Recordman en la matière depuis le début de l'ère Open, Novak Djokovic a capitalisé sur sa science du tie-break pour remporter son troisième titre à Roland-Garros. "Nole" a réalisé un jeu décisif quasiment parfait pour prendre le dessus sur Casper Ruud en finale (7/6(1), 6/3, 7/5).
Novak Djokovic, boss du tie-break
Le jeu décisif remporté par Novak Djokovic en fin de première manche a propulsé le Serbe vers son 23e Grand Chelem.
Il a installé sa zone de confort là où le commun des mortels voit plutôt un secteur inhospitalier. Durant la quinzaine, Novak Djokovic a disputé six tie-breaks et les a tous remportés. Sa domination sans partage exercée au cours de ces jeux décisifs rend la performance encore plus effarante : 42 points gagnés sur 55 joués, le tout sans la moindre faute directe.
En finale, Casper Ruud a joué des coudes avec le Serbe jusqu’au jeu décisif de la première manche. Devant au score (4-2), le Norvégien a été débreaké mais est parvenu à emmener son vis-à-vis au tie-break. Mais s’il avait eu droit à quelques points gratuits en début de manche, le numéro 4 mondial a subi la loi "Djoko" dès l’instant où le prix des échanges a grimpé en flèche.

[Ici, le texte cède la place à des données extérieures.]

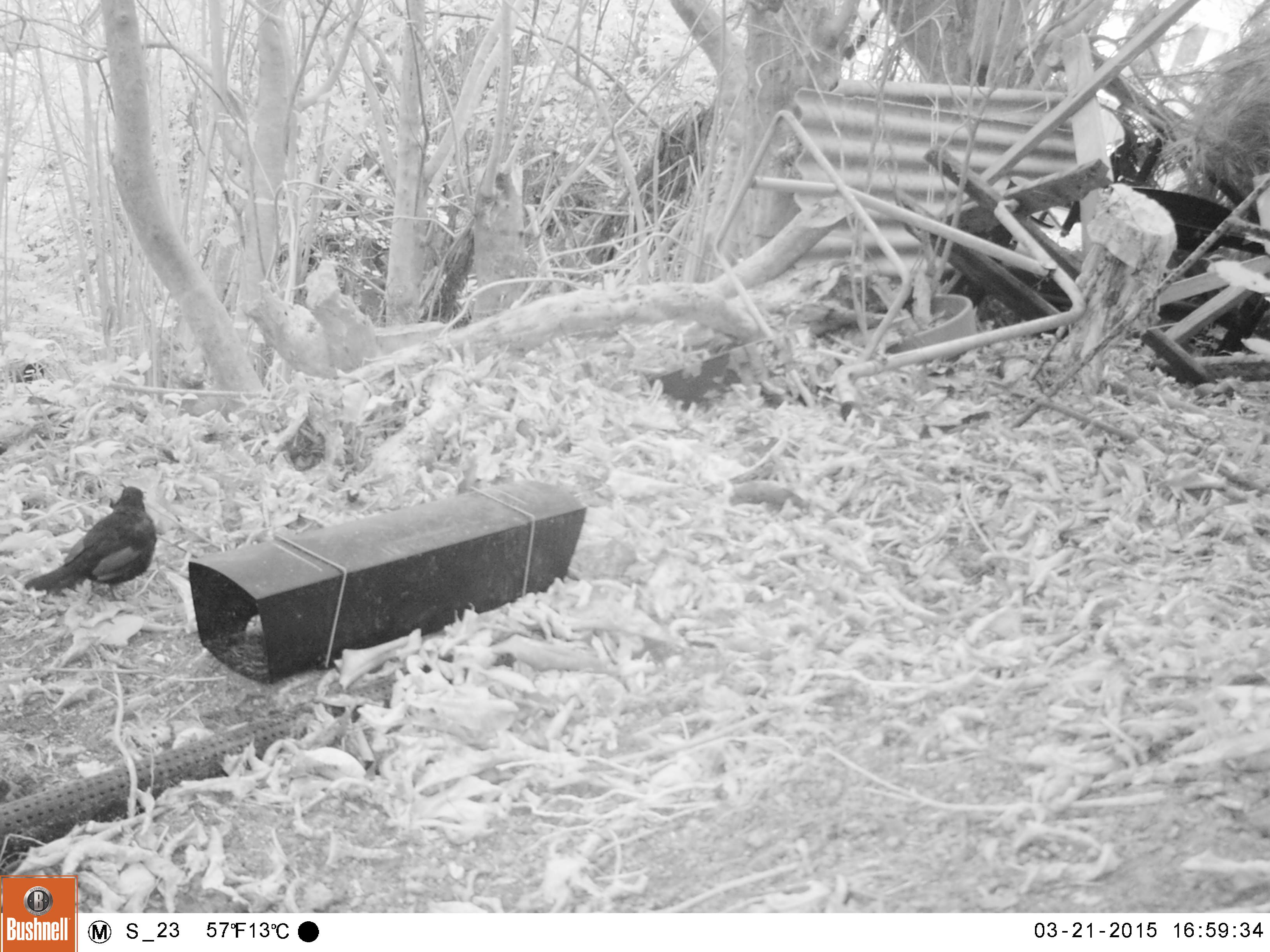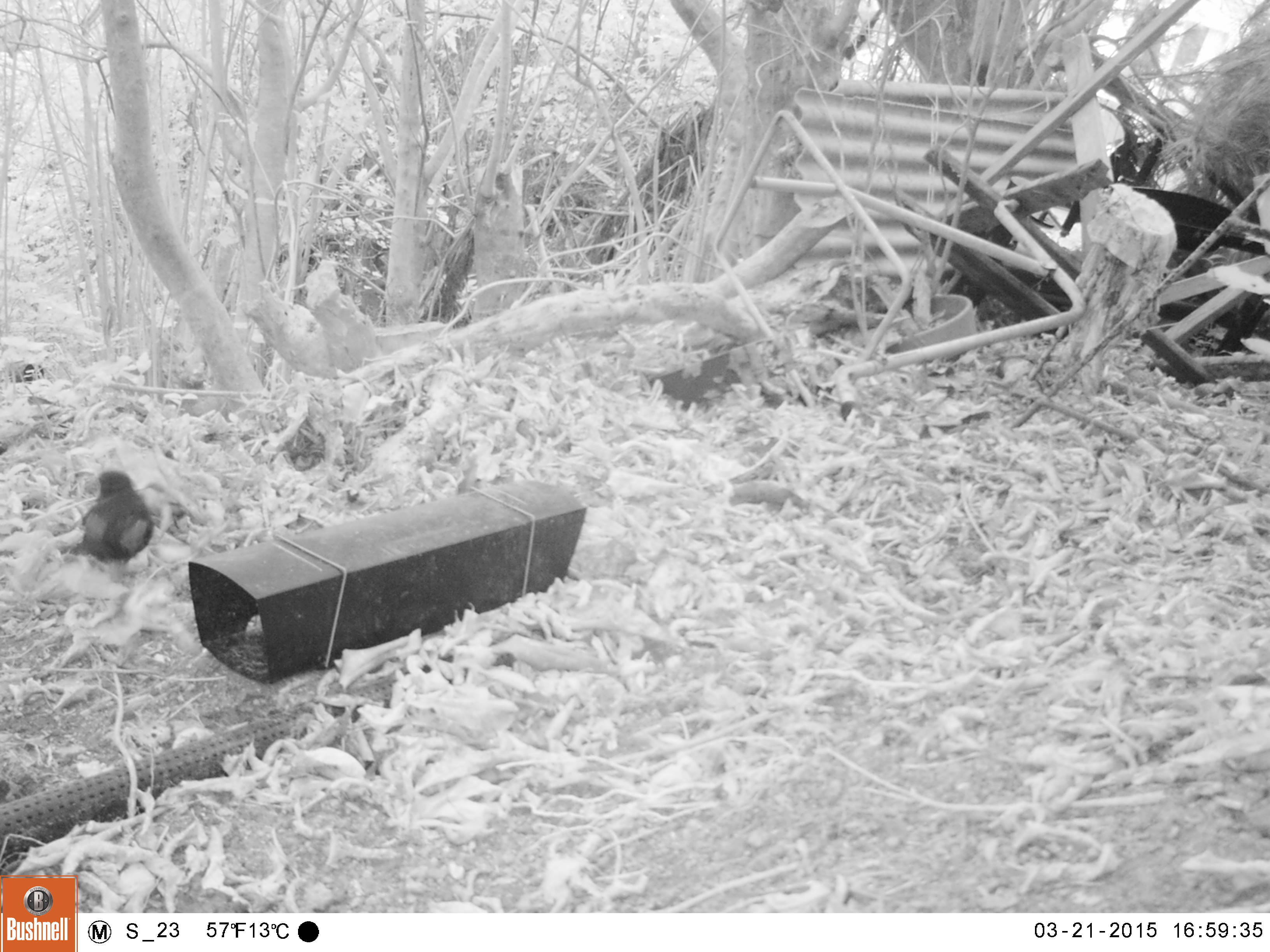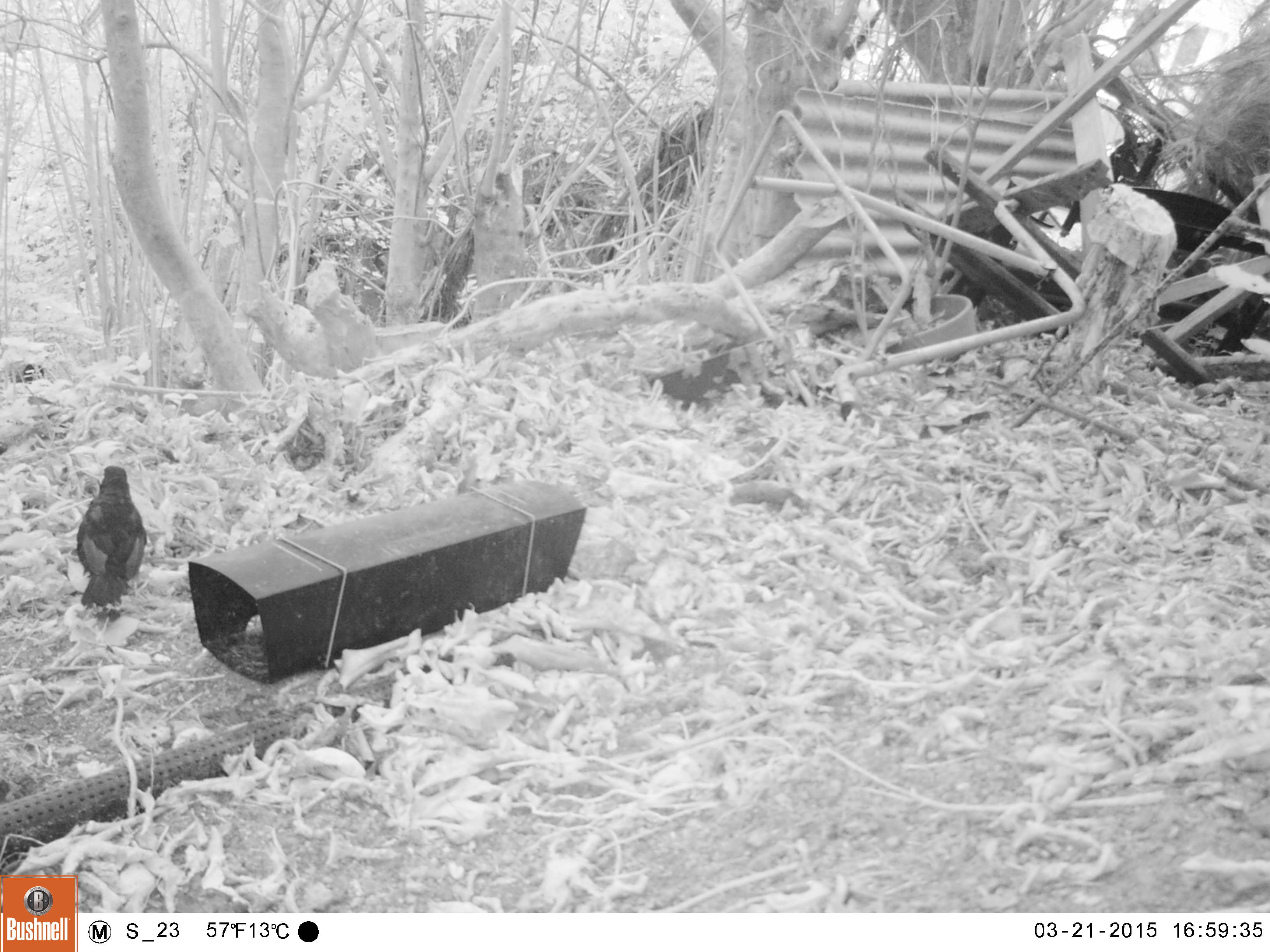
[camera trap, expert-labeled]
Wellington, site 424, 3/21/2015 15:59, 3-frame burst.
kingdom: Animalia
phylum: Chordata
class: Aves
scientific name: Aves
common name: bird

"Novak a haussé son niveau de jeu dans le tie-break, a-t-il confirmé en conférence de presse. Il a trop bien joué au début, il a pris de l’avance et je n’ai pas pu remonter." Effectivement, "Nole" a empoché les trois premiers points. Sur l’échange inaugural, Ruud a décoché un puissant coup droit croisé après 14 coups de raquette. "Je l’ai obligé à courir avec un coup droit croisé et il a renvoyé un superbe coup droit long de ligne tout près du fond du court, a décrit le natif d’Oslo. C’était trop fort."
Grignoteur de matière grise
C’est le premier mode activé par le Belgradois à l’occasion d’un jeu décisif : défendre quelques mètres derrière sa ligne, se ruer sur chaque balle, provoquer l’erreur adverse ou avancer à la moindre frappe trop légère de l'adversaire. "Soit il sort une défense monstrueuse, soit il frappe de magnifiques coups gagnants, a lâché le vaincu du jour. Il ne commet aucune erreur, il te force à surjouer ou il te punit avec un coup gagnant."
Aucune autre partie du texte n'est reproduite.